According to Knight Frank, over $14B of the whole budget would go toward building new infrastructure, including a “land bridge” that will require building 1,500 km of railway lines to connect towns and cities in Saudi Arabia’s east and west. An additional $7B has been allocated for the Jeddah Islamic Port’s expansion, which will increase its container capacity to 20 million, placing it among the top 10 busiest ports in the world.
According to Knight Frank, while the government tries to develop and enhance the habitability and liveability of Saudi cities, there is a strong focus on projects related to wellbeing, just like there is elsewhere in the Kingdom. Yazeed Hijazi, Associate Partner, Real Estate Strategy and Consulting KSA, said: “With nearly $3.3B earmarked for wellbeing projects, the residents of Jeddah are set to benefit from improvements to the city’s leisure, cultural, education and healthcare facilities.
“While perhaps considered secondary to more grandiose giga-projects elsewhere in the country, improved healthcare and educational facilities in particular help to boost the standard of living and make cities more attractive places to live – and this is something that will help Jeddah cement its position as the Red Sea’s main commercial hub while also making it an even more attractive city to live and work in, reinforcing the Quality of Life Program which forms part of Vision 2030.”

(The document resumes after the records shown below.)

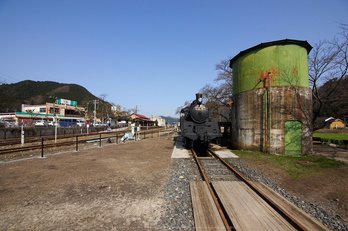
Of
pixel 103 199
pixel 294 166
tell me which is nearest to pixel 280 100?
pixel 294 166

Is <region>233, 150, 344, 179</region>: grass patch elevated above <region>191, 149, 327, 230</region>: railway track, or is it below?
below

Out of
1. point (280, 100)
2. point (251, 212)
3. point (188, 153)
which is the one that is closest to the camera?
point (251, 212)

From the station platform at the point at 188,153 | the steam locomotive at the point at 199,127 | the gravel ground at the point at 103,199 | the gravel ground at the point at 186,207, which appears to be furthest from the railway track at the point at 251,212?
the steam locomotive at the point at 199,127

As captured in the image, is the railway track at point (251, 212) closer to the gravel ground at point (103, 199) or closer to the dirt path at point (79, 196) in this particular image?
the gravel ground at point (103, 199)

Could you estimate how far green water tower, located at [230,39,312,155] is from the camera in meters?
10.8

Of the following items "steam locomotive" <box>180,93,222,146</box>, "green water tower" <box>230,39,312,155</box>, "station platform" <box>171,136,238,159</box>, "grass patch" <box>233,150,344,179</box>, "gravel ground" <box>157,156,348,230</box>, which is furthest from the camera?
"steam locomotive" <box>180,93,222,146</box>

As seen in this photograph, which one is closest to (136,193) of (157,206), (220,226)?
(157,206)

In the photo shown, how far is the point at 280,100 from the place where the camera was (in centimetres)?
1089

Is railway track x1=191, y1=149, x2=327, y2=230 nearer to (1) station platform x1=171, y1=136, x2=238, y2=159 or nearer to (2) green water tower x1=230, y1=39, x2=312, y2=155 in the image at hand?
(1) station platform x1=171, y1=136, x2=238, y2=159

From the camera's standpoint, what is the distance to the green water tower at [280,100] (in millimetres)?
10789

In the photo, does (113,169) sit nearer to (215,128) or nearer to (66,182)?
(66,182)

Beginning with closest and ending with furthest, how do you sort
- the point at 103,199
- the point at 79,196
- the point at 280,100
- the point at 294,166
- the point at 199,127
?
the point at 103,199
the point at 79,196
the point at 294,166
the point at 280,100
the point at 199,127

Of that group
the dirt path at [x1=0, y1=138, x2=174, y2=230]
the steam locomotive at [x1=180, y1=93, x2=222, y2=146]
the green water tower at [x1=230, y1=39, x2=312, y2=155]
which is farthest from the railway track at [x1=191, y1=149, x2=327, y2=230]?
the green water tower at [x1=230, y1=39, x2=312, y2=155]

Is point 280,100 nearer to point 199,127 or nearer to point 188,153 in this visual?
point 199,127
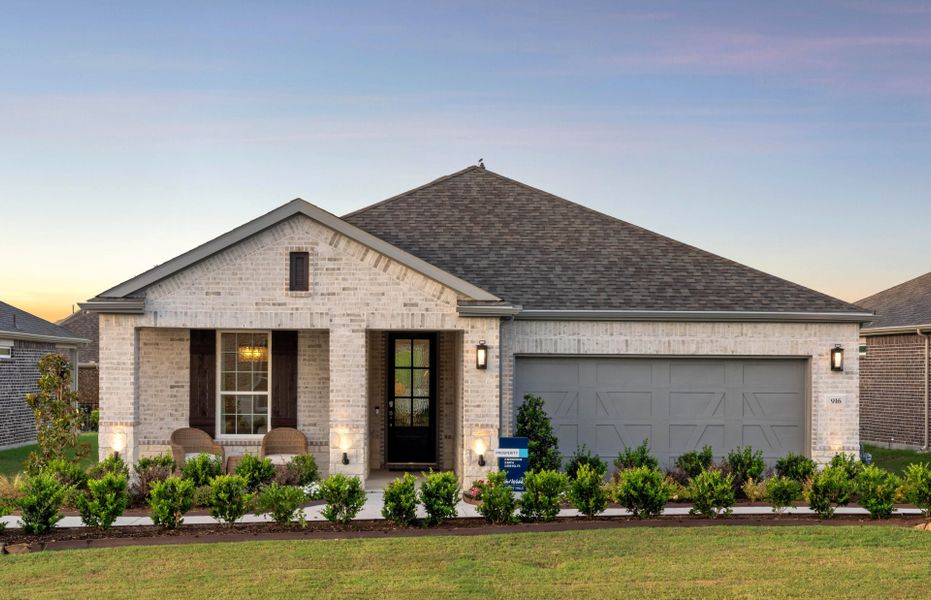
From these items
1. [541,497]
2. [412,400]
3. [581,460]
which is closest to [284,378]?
[412,400]

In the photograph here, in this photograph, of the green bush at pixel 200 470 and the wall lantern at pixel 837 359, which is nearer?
the green bush at pixel 200 470

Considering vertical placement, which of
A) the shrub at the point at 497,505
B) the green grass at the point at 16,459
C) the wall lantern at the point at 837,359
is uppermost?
the wall lantern at the point at 837,359

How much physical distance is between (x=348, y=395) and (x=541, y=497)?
413 cm

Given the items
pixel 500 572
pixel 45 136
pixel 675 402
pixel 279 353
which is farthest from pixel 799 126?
pixel 45 136

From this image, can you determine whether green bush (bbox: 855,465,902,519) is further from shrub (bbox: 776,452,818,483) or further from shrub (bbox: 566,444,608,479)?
shrub (bbox: 566,444,608,479)

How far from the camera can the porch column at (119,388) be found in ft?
44.5

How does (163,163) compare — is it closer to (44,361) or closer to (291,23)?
(291,23)

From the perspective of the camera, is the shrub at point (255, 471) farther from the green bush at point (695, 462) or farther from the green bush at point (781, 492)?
the green bush at point (781, 492)

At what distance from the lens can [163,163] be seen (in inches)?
806

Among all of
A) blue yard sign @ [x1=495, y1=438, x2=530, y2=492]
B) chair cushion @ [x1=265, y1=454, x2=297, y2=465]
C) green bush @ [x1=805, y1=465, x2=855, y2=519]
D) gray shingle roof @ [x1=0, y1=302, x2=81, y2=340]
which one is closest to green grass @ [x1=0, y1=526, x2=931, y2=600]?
green bush @ [x1=805, y1=465, x2=855, y2=519]

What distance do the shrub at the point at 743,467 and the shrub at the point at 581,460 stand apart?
221 cm

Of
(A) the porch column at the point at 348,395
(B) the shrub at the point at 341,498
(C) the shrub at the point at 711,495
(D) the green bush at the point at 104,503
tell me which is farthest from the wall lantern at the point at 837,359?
(D) the green bush at the point at 104,503

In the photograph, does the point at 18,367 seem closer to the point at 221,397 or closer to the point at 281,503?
the point at 221,397

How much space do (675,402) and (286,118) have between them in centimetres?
1210
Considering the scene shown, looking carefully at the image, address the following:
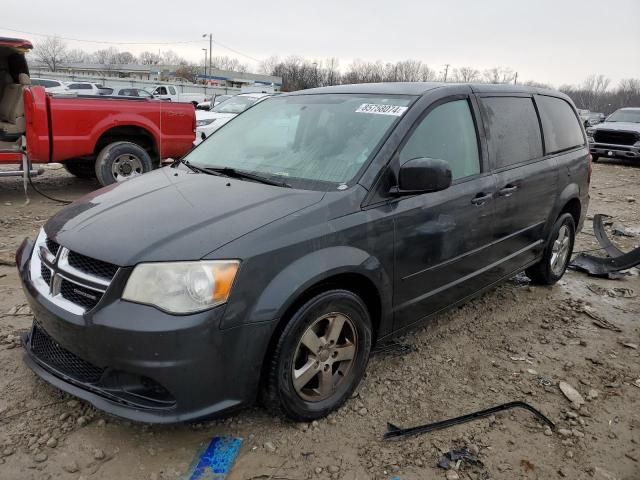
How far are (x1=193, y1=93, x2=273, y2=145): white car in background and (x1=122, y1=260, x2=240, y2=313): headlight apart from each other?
810 centimetres

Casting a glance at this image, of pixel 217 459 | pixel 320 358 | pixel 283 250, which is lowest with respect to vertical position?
pixel 217 459

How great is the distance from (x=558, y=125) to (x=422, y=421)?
314 centimetres

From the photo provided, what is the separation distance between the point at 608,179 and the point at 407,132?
463 inches

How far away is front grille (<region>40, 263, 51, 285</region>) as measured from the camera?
2547 millimetres

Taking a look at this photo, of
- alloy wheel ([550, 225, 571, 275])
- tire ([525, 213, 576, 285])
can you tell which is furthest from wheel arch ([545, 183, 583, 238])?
alloy wheel ([550, 225, 571, 275])

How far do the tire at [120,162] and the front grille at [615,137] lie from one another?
13.7 meters

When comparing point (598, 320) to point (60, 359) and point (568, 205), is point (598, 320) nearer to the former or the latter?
point (568, 205)

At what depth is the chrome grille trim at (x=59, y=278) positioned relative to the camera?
227cm

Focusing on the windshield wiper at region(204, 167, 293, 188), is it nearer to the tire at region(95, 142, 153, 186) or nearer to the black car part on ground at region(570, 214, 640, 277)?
the black car part on ground at region(570, 214, 640, 277)

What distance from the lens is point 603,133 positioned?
15594 millimetres

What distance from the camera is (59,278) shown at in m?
2.43

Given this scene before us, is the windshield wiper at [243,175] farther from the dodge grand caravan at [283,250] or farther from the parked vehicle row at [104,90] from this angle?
the parked vehicle row at [104,90]

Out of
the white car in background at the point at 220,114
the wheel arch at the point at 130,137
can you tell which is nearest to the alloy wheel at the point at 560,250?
the wheel arch at the point at 130,137

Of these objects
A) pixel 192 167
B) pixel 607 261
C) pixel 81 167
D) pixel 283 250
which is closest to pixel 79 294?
pixel 283 250
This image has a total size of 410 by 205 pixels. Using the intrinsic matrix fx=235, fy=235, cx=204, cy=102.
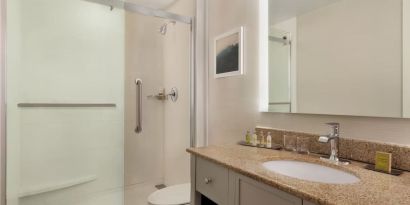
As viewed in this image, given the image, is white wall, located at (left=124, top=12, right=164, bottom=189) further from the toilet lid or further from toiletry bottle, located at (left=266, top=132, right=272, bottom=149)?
toiletry bottle, located at (left=266, top=132, right=272, bottom=149)

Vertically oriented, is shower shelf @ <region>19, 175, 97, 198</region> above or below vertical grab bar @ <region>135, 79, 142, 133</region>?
below

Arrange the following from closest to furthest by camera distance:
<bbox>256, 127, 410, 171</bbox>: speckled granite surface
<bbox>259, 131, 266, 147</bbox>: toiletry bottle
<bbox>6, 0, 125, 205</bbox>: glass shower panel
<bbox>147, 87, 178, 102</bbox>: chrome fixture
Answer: <bbox>256, 127, 410, 171</bbox>: speckled granite surface < <bbox>259, 131, 266, 147</bbox>: toiletry bottle < <bbox>6, 0, 125, 205</bbox>: glass shower panel < <bbox>147, 87, 178, 102</bbox>: chrome fixture

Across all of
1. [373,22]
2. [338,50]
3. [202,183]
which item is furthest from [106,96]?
[373,22]

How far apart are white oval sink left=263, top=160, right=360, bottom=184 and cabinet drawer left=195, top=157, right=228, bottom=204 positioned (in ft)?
0.64

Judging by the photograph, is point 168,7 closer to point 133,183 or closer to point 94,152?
point 94,152

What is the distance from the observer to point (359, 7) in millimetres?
1069

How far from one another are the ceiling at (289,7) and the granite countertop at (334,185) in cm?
80

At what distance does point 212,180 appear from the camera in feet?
3.60

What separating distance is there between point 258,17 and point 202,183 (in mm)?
1094

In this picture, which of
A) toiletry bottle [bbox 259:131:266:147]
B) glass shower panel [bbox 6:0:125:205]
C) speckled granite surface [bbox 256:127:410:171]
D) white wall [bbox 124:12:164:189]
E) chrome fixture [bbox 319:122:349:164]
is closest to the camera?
speckled granite surface [bbox 256:127:410:171]

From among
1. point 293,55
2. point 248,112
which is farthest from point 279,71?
point 248,112

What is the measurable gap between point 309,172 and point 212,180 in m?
0.44

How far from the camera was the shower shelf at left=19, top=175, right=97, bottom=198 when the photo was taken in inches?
64.9

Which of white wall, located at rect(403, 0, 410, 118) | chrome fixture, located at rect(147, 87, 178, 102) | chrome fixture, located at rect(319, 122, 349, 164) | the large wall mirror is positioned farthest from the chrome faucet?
chrome fixture, located at rect(147, 87, 178, 102)
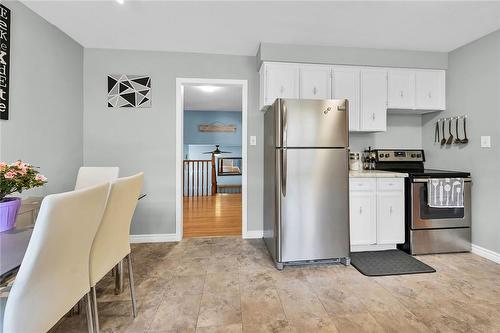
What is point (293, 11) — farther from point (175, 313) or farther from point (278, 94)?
point (175, 313)

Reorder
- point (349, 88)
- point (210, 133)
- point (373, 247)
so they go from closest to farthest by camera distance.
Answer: point (373, 247)
point (349, 88)
point (210, 133)

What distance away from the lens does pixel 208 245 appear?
288 cm

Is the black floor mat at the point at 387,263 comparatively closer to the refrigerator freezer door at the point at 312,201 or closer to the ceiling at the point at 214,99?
the refrigerator freezer door at the point at 312,201

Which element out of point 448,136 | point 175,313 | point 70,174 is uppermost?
point 448,136

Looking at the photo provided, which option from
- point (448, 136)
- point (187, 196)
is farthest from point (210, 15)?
point (187, 196)

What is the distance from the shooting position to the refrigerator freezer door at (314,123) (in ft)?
7.28

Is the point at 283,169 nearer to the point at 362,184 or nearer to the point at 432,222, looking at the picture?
the point at 362,184

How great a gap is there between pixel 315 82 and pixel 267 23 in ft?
2.86

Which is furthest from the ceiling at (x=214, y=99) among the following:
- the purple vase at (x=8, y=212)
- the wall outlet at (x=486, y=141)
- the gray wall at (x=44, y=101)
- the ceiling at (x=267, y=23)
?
A: the purple vase at (x=8, y=212)

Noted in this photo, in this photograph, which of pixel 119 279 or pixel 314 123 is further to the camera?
pixel 314 123

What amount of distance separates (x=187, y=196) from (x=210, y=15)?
4526 millimetres

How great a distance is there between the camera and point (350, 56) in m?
2.80

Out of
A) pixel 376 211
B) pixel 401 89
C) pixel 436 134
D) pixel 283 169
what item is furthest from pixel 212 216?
pixel 436 134

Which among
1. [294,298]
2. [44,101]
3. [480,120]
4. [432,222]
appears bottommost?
[294,298]
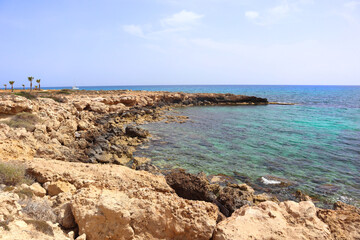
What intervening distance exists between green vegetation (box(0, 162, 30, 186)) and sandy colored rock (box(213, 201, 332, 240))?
16.9 feet

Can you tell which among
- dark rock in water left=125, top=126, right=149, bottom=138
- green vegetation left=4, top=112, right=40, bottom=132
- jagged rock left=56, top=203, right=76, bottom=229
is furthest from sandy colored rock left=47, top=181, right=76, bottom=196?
dark rock in water left=125, top=126, right=149, bottom=138

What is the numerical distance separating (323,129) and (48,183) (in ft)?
83.7

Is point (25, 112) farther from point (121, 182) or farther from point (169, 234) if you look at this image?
point (169, 234)

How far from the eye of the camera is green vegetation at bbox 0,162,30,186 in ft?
18.1

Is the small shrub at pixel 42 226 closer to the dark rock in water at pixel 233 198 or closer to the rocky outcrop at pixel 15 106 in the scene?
the dark rock in water at pixel 233 198

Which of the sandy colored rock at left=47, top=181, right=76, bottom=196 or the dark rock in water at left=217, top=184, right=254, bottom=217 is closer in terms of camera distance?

Knight Frank identifies the hospitality industry in Jeddah as a potential growth area that has not yet been fully realised. The tremendous potential of the hotel industry is supported by the remarkable demand growth brought about by economic diversification initiatives as well as the current surge in leisure and religious tourism, according to Arabian Business. The government is anticipating a rise in visitor numbers, thus new hotels are being planned to meet the growing demand and as part of the plans for economic transformation.
In fact, according to data from Knight Frank, Jeddah currently has 9,300 rooms under development or in the planning phases, with a total of 21,000 rooms scheduled to be completed in the city by 2030. Only 2,700 rooms, or 29% of the city’s overall pipeline of hotel supply, have, however, been officially confirmed to be erected as part of the city’s big projects. According to Durrani, Jeddah’s potential as a prominent tourist destination for travellers from across the world is only now beginning to increase because of the success of the Jeddah Season and the Jeddah F1 as well as the ultra-modern and quick rail connections to the Holy Cities.